Немного подремав, Бет стала собирать свои вещи и одеваться. Я с удивлением обнаружил, что она так и не снимала со вчерашнего перчаток, и даже теперь, когда вино и пепел въелись в шелк, как будто не замечала их.
Дождавшись, пока она оденется, я попросил:
– Покажи кольцо.
Она замерла:
– Какое?
– Которое прячешь от меня. Сними перчатки. Да посмотри же на них.
Моя просьба явно смутила ее.
– Впрочем, – добавил я, – если тебе угодно скрыть свое замужество, как угодно…
Она молчала.
Я глядел на ее мятую юбку, на ее перекрученные чулки и думал: «Вот и дверца, в которую нам не дозволено стучать».
– Тебя проводить?
Она покачала головой.
– Конечно. – Я подобрал одеяло и бросил его на кресло.
– Я замужем, – сказала Бет, – но… не это.
– Конечно, конечно. Ты замужем, я женат. Что, в самом деле, такого.
Тут, выдохнув, она бросила свой ридикюль, прижала правую руку к животу и стала стягивать с нее перчатку. Что-то зацепилось и затрещало. Губы ее сомкнулись, на покрасневшем лице застыла гримаса нетерпения и ненависти. Я присел на кровати и что-то сказал ей. Она не услышала меня. Сорвав перчатку и тяжело, через нос дыша, она подошла ко мне.

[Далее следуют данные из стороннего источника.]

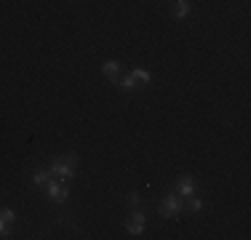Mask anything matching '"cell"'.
<instances>
[{
    "label": "cell",
    "mask_w": 251,
    "mask_h": 240,
    "mask_svg": "<svg viewBox=\"0 0 251 240\" xmlns=\"http://www.w3.org/2000/svg\"><path fill=\"white\" fill-rule=\"evenodd\" d=\"M190 14H193L190 0H174V16H176V19H187Z\"/></svg>",
    "instance_id": "8992f818"
},
{
    "label": "cell",
    "mask_w": 251,
    "mask_h": 240,
    "mask_svg": "<svg viewBox=\"0 0 251 240\" xmlns=\"http://www.w3.org/2000/svg\"><path fill=\"white\" fill-rule=\"evenodd\" d=\"M184 200H187V203H182V206L187 208V211H193V214H198V211H203V200H201V197L190 195V197H184Z\"/></svg>",
    "instance_id": "9c48e42d"
},
{
    "label": "cell",
    "mask_w": 251,
    "mask_h": 240,
    "mask_svg": "<svg viewBox=\"0 0 251 240\" xmlns=\"http://www.w3.org/2000/svg\"><path fill=\"white\" fill-rule=\"evenodd\" d=\"M32 182H35V184H38V187H43V184H46V182H49V173H46V171H43V168H38V171H35V173H32Z\"/></svg>",
    "instance_id": "8fae6325"
},
{
    "label": "cell",
    "mask_w": 251,
    "mask_h": 240,
    "mask_svg": "<svg viewBox=\"0 0 251 240\" xmlns=\"http://www.w3.org/2000/svg\"><path fill=\"white\" fill-rule=\"evenodd\" d=\"M64 160H67V163H73V166H77V155L75 152H67V155H64Z\"/></svg>",
    "instance_id": "9a60e30c"
},
{
    "label": "cell",
    "mask_w": 251,
    "mask_h": 240,
    "mask_svg": "<svg viewBox=\"0 0 251 240\" xmlns=\"http://www.w3.org/2000/svg\"><path fill=\"white\" fill-rule=\"evenodd\" d=\"M0 238H11V227H8V221L0 216Z\"/></svg>",
    "instance_id": "5bb4252c"
},
{
    "label": "cell",
    "mask_w": 251,
    "mask_h": 240,
    "mask_svg": "<svg viewBox=\"0 0 251 240\" xmlns=\"http://www.w3.org/2000/svg\"><path fill=\"white\" fill-rule=\"evenodd\" d=\"M131 77H134L136 83H152V72H147V70H142V67L131 70Z\"/></svg>",
    "instance_id": "ba28073f"
},
{
    "label": "cell",
    "mask_w": 251,
    "mask_h": 240,
    "mask_svg": "<svg viewBox=\"0 0 251 240\" xmlns=\"http://www.w3.org/2000/svg\"><path fill=\"white\" fill-rule=\"evenodd\" d=\"M46 187H49L46 195H49L51 203H59V206H62V203L70 200V190H67V184H64L62 179H49V182H46Z\"/></svg>",
    "instance_id": "6da1fadb"
},
{
    "label": "cell",
    "mask_w": 251,
    "mask_h": 240,
    "mask_svg": "<svg viewBox=\"0 0 251 240\" xmlns=\"http://www.w3.org/2000/svg\"><path fill=\"white\" fill-rule=\"evenodd\" d=\"M49 171H51V173H53V176H56V179H62V182H70V179L75 176V166H73V163H67V160H64V158L53 160Z\"/></svg>",
    "instance_id": "3957f363"
},
{
    "label": "cell",
    "mask_w": 251,
    "mask_h": 240,
    "mask_svg": "<svg viewBox=\"0 0 251 240\" xmlns=\"http://www.w3.org/2000/svg\"><path fill=\"white\" fill-rule=\"evenodd\" d=\"M101 72H104L110 80L118 83V77H121V64H118V62H104V64H101Z\"/></svg>",
    "instance_id": "52a82bcc"
},
{
    "label": "cell",
    "mask_w": 251,
    "mask_h": 240,
    "mask_svg": "<svg viewBox=\"0 0 251 240\" xmlns=\"http://www.w3.org/2000/svg\"><path fill=\"white\" fill-rule=\"evenodd\" d=\"M126 203H128L131 208H139V206H142V195H139V192H128V197H126Z\"/></svg>",
    "instance_id": "4fadbf2b"
},
{
    "label": "cell",
    "mask_w": 251,
    "mask_h": 240,
    "mask_svg": "<svg viewBox=\"0 0 251 240\" xmlns=\"http://www.w3.org/2000/svg\"><path fill=\"white\" fill-rule=\"evenodd\" d=\"M118 88H121V91H134V88H136V80H134L131 75L118 77Z\"/></svg>",
    "instance_id": "30bf717a"
},
{
    "label": "cell",
    "mask_w": 251,
    "mask_h": 240,
    "mask_svg": "<svg viewBox=\"0 0 251 240\" xmlns=\"http://www.w3.org/2000/svg\"><path fill=\"white\" fill-rule=\"evenodd\" d=\"M182 197L179 195H166L163 200H160V216L163 219H176L179 214H182Z\"/></svg>",
    "instance_id": "7a4b0ae2"
},
{
    "label": "cell",
    "mask_w": 251,
    "mask_h": 240,
    "mask_svg": "<svg viewBox=\"0 0 251 240\" xmlns=\"http://www.w3.org/2000/svg\"><path fill=\"white\" fill-rule=\"evenodd\" d=\"M0 216H3V219L8 221V224H14V221H16V211H14V208H8V206L0 208Z\"/></svg>",
    "instance_id": "7c38bea8"
},
{
    "label": "cell",
    "mask_w": 251,
    "mask_h": 240,
    "mask_svg": "<svg viewBox=\"0 0 251 240\" xmlns=\"http://www.w3.org/2000/svg\"><path fill=\"white\" fill-rule=\"evenodd\" d=\"M145 224H147V216H145V211L142 208H134L131 211V219L126 221V230H128V235H142V230H145Z\"/></svg>",
    "instance_id": "277c9868"
},
{
    "label": "cell",
    "mask_w": 251,
    "mask_h": 240,
    "mask_svg": "<svg viewBox=\"0 0 251 240\" xmlns=\"http://www.w3.org/2000/svg\"><path fill=\"white\" fill-rule=\"evenodd\" d=\"M176 192H179V197L195 195V192H198V182H195L193 176H179L176 179Z\"/></svg>",
    "instance_id": "5b68a950"
}]
</instances>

– Ты… ты… – шептал я и, думая, что ей нехорошо, протягивал к ней руки, как будто собирался ловить.
И тогда, недобро усмехаясь, она сволокла вторую перчатку и положила ее мне на колени. Я хотел сказать, чтобы она успокоилась, но, взяв ее за левое запястье и ощутив в пальцах что-то твердое, холодное, увидел в своей руке розовую, с отбитыми песчинками краски, руку манекена. Это был протез. В первое мгновение я подумал, что Бет держит что-то в ладони и хочет мне это показать. Но когда смысл увиденного дошел до меня и я понял, что у нее нет кисти, я замер как пораженный громом. «Мне пора», – сказала она. Я обнял ее и, моргая от волнения, не дыша, таращился в пол. Усмехаясь, она гладила меня по затылку. Вставало солнце. Она ждала, когда я отпущу ее, наконец толкнула меня протезом в лоб, сказала: «Бум», – и ушла.